▶ [Direction] Rewrite the part of the entries that opens with the line containing "Looking at this picture, among" and runs through the end of the entries as a numbered list, leaving out any blank lines.

▶ [Data rows]
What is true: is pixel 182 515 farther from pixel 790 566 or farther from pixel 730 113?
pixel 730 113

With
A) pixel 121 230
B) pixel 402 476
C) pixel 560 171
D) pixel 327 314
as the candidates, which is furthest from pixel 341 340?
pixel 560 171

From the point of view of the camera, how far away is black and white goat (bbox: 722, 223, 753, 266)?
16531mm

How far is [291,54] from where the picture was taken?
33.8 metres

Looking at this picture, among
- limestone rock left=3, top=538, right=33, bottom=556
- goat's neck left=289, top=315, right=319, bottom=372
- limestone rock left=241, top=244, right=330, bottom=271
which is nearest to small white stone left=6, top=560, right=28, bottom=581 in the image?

▶ [Full solution]
1. Looking at this picture, among
2. - limestone rock left=3, top=538, right=33, bottom=556
3. - goat's neck left=289, top=315, right=319, bottom=372
4. - limestone rock left=241, top=244, right=330, bottom=271
5. which is nearest to small white stone left=6, top=560, right=28, bottom=581 in the image?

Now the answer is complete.